Rombongan jemaah ini harus transit terlebih dahulu di Jayapura sebelum dapat melanjutkan perjalanan menuju Makassar. Perubahan rute tersebut membuat durasi perjalanan udara menjadi lebih lama dan melelahkan bagi para peserta ibadah haji asal Papua Selatan tersebut.
Wakil Bupati Merauke, Fauzun Nihayah, menjelaskan secara rinci rute penerbangan yang harus dilalui oleh seluruh rombongan jemaah dari wilayahnya tersebut.
“Dari Merauke ke Jayapura itu sekitar satu jam, kemudian transit satu jam setengah, baru lanjut lagi ke Makassar sekitar tiga jam. Jadi ada dua kali penerbangan,” katanya kepada Tribun Timur di Aula Arafah, Asrama Haji Sudiang.
Fauzun memaparkan bahwa rencana awal keberangkatan seharusnya menggunakan layanan penerbangan langsung tanpa harus berpindah pesawat di ibu kota Provinsi Papua.
“Karena sebetulnya harusnya ada Merauke langsung Makassar, tapi dibatalkan.

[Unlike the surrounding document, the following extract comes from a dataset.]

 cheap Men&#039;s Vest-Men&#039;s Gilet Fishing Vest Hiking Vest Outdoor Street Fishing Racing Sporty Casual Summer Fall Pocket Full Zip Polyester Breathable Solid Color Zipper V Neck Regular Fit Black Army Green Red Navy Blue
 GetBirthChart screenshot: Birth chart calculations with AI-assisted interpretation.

Alasannya kami tidak tahu,” ujarnya.
Pemerintah daerah bersama pendamping haji tingkat provinsi kini fokus memberikan pendampingan intensif guna menjaga kondisi psikis para jemaah, terutama bagi mereka yang tergolong lanjut usia.

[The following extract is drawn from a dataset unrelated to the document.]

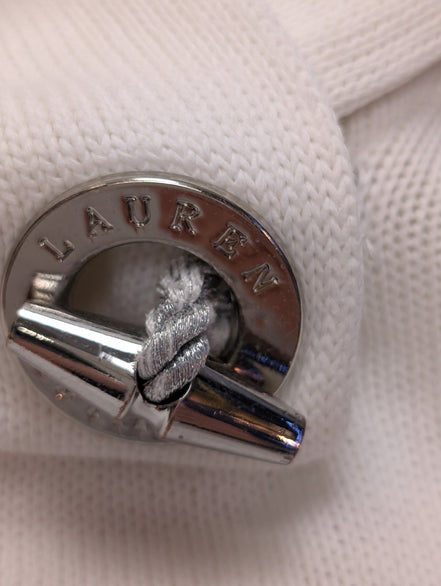Pull LAUREN Ralph Lauren femme M blanc pur col montant bouton bijou coton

“Kami selalu bilang bagaimana menciptakan suasana yang terus bahagia. Karena orang-orang di usia lanjut ini harus kita buat bahagia,” ungkapnya.
Fauzun juga menekankan pentingnya pengawasan ketat terhadap kesehatan fisik jemaah menjelang dimulainya puncak rangkaian ibadah haji di Arab Saudi.
"Jamaah harus mengurangi kegiatan-kegiatan yang tidak diperlukan,” kata dia.
Arahan tersebut diberikan agar stamina jemaah tidak terkuras sebelum menjalani prosesi utama di Arafah, Muzdalifah, dan Mina (Armuzna).
“Jamaah haji juga kita sampaikan untuk tetap kompak, jaga kekompakan antara satu dengan yang lain, karena kita juga harus saling melindungi,” jelasnya.